L’avocat général de la Cour de Justice de l’Union européenne a estimé cette semaine que le principe consistant à imposer à un fournisseur d’accès à Internet de bloquer l’accès à des pages spécifiques était compatible avec le droit européen. Il se prononçait dans une affaire opposant un fournisseur d’accès à Internet (FAI) autrichien à des détenteurs de droits audiovisuels qui s’estimaient lésés par l’accès à un site de streaming de film qu’entendait maintenir ce FAI pour ses clients internautes. Il est probable que la Cour de Justice suive cet avis.
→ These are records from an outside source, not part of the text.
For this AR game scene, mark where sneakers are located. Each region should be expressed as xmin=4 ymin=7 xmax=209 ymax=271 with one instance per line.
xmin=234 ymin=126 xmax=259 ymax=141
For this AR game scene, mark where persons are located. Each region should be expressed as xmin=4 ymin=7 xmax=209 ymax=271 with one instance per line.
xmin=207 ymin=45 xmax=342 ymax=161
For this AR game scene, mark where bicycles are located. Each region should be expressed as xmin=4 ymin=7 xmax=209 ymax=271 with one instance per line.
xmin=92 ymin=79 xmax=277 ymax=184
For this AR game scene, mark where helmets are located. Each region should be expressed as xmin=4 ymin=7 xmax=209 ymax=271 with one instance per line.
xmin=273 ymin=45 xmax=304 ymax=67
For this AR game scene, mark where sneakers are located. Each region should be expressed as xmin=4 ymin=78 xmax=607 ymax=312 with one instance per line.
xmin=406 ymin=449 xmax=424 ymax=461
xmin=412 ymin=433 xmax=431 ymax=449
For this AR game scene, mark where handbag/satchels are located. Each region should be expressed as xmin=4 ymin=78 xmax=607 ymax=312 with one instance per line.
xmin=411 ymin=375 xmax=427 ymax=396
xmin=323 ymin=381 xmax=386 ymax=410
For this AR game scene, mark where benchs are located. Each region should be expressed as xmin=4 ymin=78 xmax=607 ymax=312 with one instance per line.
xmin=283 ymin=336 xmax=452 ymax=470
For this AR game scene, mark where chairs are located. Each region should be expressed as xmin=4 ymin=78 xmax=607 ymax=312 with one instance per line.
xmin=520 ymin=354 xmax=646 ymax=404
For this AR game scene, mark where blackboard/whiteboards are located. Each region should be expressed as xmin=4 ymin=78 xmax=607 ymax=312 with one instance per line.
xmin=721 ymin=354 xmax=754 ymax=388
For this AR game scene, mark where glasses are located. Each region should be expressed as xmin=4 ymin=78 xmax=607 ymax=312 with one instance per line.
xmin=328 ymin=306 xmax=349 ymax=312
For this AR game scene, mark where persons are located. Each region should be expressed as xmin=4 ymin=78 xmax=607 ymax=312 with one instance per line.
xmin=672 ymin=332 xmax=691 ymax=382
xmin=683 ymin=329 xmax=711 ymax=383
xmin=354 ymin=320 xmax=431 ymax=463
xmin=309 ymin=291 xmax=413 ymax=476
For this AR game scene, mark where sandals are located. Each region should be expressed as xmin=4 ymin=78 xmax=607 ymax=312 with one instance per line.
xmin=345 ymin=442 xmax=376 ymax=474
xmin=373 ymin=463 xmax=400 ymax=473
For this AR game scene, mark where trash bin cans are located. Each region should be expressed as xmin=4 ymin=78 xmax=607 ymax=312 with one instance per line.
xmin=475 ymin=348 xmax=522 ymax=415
Avec l’augmentation du débit des accès à Internet, le streaming s’est imposé graduellement comme une alternative crédible au téléchargement. Cela vaut pour la distribution légitime de contenus par le biais de canaux mis en place en accord avec les ayant-droits, mais aussi pour le piratage. De nombreux sites de partage de fichiers ont commencé à proposer le streaming comme méthode additionnelle pour, par exemple, visionner un film proposé par des internautes, tandis que d’autres, comme kino.to dans l’espace germanophone, ont trouvé leur public en tant que spécialistes du streaming. C’est donc un nouveau front qui s’est ouvert entre l’industrie cinématographique et le monde du peer to peer. Si les ayant-droits n’arrivent pas à faire fermer un site, peuvent-ils forcer un FAI à en bloquer l’accès ?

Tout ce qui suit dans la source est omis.